Copy out all of the data below word for word, without changing or leaving out anything.
'''
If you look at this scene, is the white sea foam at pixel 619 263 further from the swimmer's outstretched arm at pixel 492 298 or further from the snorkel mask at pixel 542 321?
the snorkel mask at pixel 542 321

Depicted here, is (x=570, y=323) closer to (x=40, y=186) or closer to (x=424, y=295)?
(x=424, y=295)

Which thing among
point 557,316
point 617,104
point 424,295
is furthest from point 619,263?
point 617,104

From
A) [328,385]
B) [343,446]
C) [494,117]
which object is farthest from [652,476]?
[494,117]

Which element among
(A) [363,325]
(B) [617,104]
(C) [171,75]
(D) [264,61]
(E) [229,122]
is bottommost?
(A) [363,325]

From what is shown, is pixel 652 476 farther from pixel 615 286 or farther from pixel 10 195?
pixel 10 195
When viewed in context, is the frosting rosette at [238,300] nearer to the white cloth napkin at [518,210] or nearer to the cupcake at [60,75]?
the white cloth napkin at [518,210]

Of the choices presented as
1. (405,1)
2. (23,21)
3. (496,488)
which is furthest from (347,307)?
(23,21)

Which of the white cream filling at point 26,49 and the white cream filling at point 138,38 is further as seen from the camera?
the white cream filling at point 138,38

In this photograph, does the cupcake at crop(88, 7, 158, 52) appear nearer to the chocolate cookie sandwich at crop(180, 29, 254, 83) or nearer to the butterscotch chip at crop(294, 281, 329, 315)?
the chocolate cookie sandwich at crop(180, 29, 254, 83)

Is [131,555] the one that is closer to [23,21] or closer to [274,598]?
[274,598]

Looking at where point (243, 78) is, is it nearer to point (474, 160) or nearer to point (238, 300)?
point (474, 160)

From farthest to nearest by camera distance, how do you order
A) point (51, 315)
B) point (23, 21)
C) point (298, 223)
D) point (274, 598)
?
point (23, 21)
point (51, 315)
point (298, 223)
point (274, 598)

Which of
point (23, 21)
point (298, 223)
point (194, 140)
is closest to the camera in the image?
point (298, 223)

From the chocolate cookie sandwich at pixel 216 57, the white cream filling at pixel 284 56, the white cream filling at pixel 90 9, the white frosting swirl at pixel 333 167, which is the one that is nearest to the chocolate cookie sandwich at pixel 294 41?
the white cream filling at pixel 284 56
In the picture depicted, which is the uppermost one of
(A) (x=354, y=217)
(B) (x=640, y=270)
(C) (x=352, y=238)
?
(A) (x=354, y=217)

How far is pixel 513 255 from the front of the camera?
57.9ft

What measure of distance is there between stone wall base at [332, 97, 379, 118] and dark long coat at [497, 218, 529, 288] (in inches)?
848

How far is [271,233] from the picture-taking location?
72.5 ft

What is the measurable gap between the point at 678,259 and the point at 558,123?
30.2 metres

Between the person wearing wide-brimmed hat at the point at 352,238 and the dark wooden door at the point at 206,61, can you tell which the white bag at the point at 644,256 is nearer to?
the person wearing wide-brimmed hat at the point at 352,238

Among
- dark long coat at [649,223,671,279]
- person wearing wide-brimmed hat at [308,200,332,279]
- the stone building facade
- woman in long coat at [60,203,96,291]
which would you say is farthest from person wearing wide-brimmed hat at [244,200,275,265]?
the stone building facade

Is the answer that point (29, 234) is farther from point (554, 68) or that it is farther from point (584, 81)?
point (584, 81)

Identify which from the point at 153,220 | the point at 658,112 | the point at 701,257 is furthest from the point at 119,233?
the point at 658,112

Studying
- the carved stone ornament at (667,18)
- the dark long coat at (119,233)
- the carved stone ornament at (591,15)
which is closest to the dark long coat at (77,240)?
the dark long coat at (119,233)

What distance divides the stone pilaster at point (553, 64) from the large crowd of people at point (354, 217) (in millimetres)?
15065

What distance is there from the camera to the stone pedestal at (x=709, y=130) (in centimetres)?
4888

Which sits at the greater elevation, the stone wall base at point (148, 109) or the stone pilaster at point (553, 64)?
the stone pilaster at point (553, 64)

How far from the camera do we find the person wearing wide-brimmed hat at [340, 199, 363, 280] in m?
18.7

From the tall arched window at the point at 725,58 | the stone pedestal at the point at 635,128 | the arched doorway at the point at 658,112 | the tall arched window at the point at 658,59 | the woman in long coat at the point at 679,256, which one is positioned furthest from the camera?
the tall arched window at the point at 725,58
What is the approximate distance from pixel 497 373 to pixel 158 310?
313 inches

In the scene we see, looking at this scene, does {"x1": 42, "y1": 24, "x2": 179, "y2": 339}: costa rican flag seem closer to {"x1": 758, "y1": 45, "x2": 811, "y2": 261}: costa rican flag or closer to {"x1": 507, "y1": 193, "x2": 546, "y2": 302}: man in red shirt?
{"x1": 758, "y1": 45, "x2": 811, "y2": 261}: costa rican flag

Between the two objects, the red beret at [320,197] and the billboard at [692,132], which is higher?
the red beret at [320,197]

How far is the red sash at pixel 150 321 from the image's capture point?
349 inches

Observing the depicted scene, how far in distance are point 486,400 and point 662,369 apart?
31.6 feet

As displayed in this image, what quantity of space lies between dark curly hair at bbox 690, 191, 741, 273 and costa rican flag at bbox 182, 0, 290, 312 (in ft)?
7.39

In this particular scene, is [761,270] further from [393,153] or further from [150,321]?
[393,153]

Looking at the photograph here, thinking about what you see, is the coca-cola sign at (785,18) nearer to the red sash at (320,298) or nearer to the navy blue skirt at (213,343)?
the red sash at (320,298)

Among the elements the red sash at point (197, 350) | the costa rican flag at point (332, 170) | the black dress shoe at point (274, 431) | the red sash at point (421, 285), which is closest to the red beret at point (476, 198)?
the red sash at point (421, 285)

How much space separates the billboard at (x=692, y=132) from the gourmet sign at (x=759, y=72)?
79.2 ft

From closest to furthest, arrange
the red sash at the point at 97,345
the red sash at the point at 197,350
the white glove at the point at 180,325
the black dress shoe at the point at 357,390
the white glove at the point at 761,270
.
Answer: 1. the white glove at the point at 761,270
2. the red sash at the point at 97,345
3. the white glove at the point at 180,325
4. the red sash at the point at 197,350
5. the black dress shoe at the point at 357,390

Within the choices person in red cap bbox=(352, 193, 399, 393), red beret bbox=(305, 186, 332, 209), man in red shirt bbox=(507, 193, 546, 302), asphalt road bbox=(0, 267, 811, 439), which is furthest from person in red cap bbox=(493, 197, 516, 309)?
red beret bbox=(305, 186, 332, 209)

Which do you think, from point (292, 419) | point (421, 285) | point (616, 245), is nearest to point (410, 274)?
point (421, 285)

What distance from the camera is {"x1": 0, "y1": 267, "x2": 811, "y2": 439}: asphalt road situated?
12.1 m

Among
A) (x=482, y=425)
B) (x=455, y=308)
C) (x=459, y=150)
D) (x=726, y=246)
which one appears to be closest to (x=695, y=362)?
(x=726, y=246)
'''
# Result of this task
If you look at this scene, is the white sea foam at pixel 619 263 further from the swimmer's outstretched arm at pixel 492 298 or further from the snorkel mask at pixel 542 321?
the snorkel mask at pixel 542 321

Depicted here, is (x=570, y=323) closer to (x=40, y=186) or closer to (x=424, y=295)?
(x=424, y=295)

Which thing among
point 557,316
point 617,104
point 424,295
is furthest from point 619,263?
point 617,104

From
A) [328,385]
B) [343,446]
C) [494,117]
which object is farthest from [652,476]?
[494,117]

Which element among
(A) [363,325]
(B) [617,104]
(C) [171,75]
(D) [264,61]
(E) [229,122]
is bottommost?
(A) [363,325]

From what is shown, is pixel 652 476 farther from pixel 615 286 or farther from pixel 10 195?
pixel 10 195
When viewed in context, is the frosting rosette at [238,300] nearer to the white cloth napkin at [518,210] or nearer to the cupcake at [60,75]?
the white cloth napkin at [518,210]

Of the choices presented as
1. (405,1)
2. (23,21)
3. (496,488)
which is furthest from (347,307)?
(23,21)

Which of the white cream filling at point 26,49 and the white cream filling at point 138,38 is further as seen from the camera?
the white cream filling at point 138,38

In this photograph, does the cupcake at crop(88, 7, 158, 52) appear nearer to the chocolate cookie sandwich at crop(180, 29, 254, 83) or nearer to the butterscotch chip at crop(294, 281, 329, 315)?
the chocolate cookie sandwich at crop(180, 29, 254, 83)

Is [131,555] the one that is closer to [23,21] or closer to [274,598]?
[274,598]

Looking at where point (243, 78) is, is it nearer to point (474, 160) or nearer to point (238, 300)?
point (474, 160)

From farthest to nearest by camera distance, how do you order
A) point (51, 315)
B) point (23, 21)
C) point (298, 223)
D) point (274, 598)
?
point (23, 21)
point (51, 315)
point (298, 223)
point (274, 598)

Which of
point (23, 21)
point (298, 223)
point (194, 140)
is closest to the camera in the image?
point (298, 223)

From the chocolate cookie sandwich at pixel 216 57, the white cream filling at pixel 284 56, the white cream filling at pixel 90 9, the white frosting swirl at pixel 333 167, which is the one that is nearest to the chocolate cookie sandwich at pixel 294 41?
the white cream filling at pixel 284 56
In the picture depicted, which is the uppermost one of
(A) (x=354, y=217)
(B) (x=640, y=270)
(C) (x=352, y=238)
?
(A) (x=354, y=217)

How far is pixel 513 255 from the front of the camera?
57.9ft

What measure of distance is there between stone wall base at [332, 97, 379, 118] and dark long coat at [497, 218, 529, 288] (in inches)?
848

How far is [271,233] from the picture-taking location?
72.5 ft

What is the measurable gap between the point at 678,259 and the point at 558,123?
30.2 metres

Between the person wearing wide-brimmed hat at the point at 352,238 and the dark wooden door at the point at 206,61, can you tell which the white bag at the point at 644,256 is nearer to?
the person wearing wide-brimmed hat at the point at 352,238

Among
- dark long coat at [649,223,671,279]
- person wearing wide-brimmed hat at [308,200,332,279]
- the stone building facade
- woman in long coat at [60,203,96,291]
which would you say is farthest from person wearing wide-brimmed hat at [244,200,275,265]?
the stone building facade

Is the answer that point (29, 234) is farther from point (554, 68) or that it is farther from point (584, 81)?
point (584, 81)

Identify which from the point at 153,220 | the point at 658,112 | the point at 701,257 is furthest from the point at 119,233?
the point at 658,112

Studying
- the carved stone ornament at (667,18)
- the dark long coat at (119,233)
- the carved stone ornament at (591,15)
which is closest to the dark long coat at (77,240)?
the dark long coat at (119,233)

What distance divides the stone pilaster at point (553, 64) from the large crowd of people at point (354, 217) (in millimetres)?
15065

What distance is there from the camera to the stone pedestal at (x=709, y=130) (in centimetres)?
4888

Which sits at the greater elevation, the stone wall base at point (148, 109) or the stone pilaster at point (553, 64)?
the stone pilaster at point (553, 64)

How far from the camera do we find the person wearing wide-brimmed hat at [340, 199, 363, 280] in m?
18.7

From the tall arched window at the point at 725,58 | the stone pedestal at the point at 635,128 | the arched doorway at the point at 658,112 | the tall arched window at the point at 658,59 | the woman in long coat at the point at 679,256, which one is positioned furthest from the camera?
the tall arched window at the point at 725,58
What is the approximate distance from pixel 497 373 to pixel 158 310?
313 inches

In the scene we see, looking at this scene, does {"x1": 42, "y1": 24, "x2": 179, "y2": 339}: costa rican flag seem closer to {"x1": 758, "y1": 45, "x2": 811, "y2": 261}: costa rican flag or closer to {"x1": 507, "y1": 193, "x2": 546, "y2": 302}: man in red shirt?
{"x1": 758, "y1": 45, "x2": 811, "y2": 261}: costa rican flag

Between the two objects, the red beret at [320,197] and the billboard at [692,132], which is higher?
the red beret at [320,197]

How far is the red sash at pixel 150 321 from the image's capture point?
349 inches

Observing the depicted scene, how far in distance are point 486,400 and point 662,369 apart?
31.6 feet

As displayed in this image, what quantity of space lies between dark curly hair at bbox 690, 191, 741, 273 and costa rican flag at bbox 182, 0, 290, 312 (in ft)?
7.39

In this particular scene, is [761,270] further from [393,153] or further from [150,321]?
[393,153]

Looking at the photograph here, thinking about what you see, is the coca-cola sign at (785,18) nearer to the red sash at (320,298) or nearer to the navy blue skirt at (213,343)?
the red sash at (320,298)

Among the elements the red sash at point (197, 350) | the costa rican flag at point (332, 170) | the black dress shoe at point (274, 431) | the red sash at point (421, 285), which is closest to the red beret at point (476, 198)?
the red sash at point (421, 285)

How much space separates the billboard at (x=692, y=132) from the gourmet sign at (x=759, y=72)?
79.2 ft

From closest to furthest, arrange
the red sash at the point at 97,345
the red sash at the point at 197,350
the white glove at the point at 180,325
the black dress shoe at the point at 357,390
the white glove at the point at 761,270
.
Answer: 1. the white glove at the point at 761,270
2. the red sash at the point at 97,345
3. the white glove at the point at 180,325
4. the red sash at the point at 197,350
5. the black dress shoe at the point at 357,390

Within the choices person in red cap bbox=(352, 193, 399, 393), red beret bbox=(305, 186, 332, 209), man in red shirt bbox=(507, 193, 546, 302), asphalt road bbox=(0, 267, 811, 439), which is furthest from person in red cap bbox=(493, 197, 516, 309)?
red beret bbox=(305, 186, 332, 209)

Which do you think, from point (292, 419) | point (421, 285) | point (616, 245), is nearest to point (410, 274)?
point (421, 285)

What distance from the camera is {"x1": 0, "y1": 267, "x2": 811, "y2": 439}: asphalt road situated?
12.1 m

Among
A) (x=482, y=425)
B) (x=455, y=308)
C) (x=459, y=150)
D) (x=726, y=246)
which one appears to be closest to (x=695, y=362)?
(x=726, y=246)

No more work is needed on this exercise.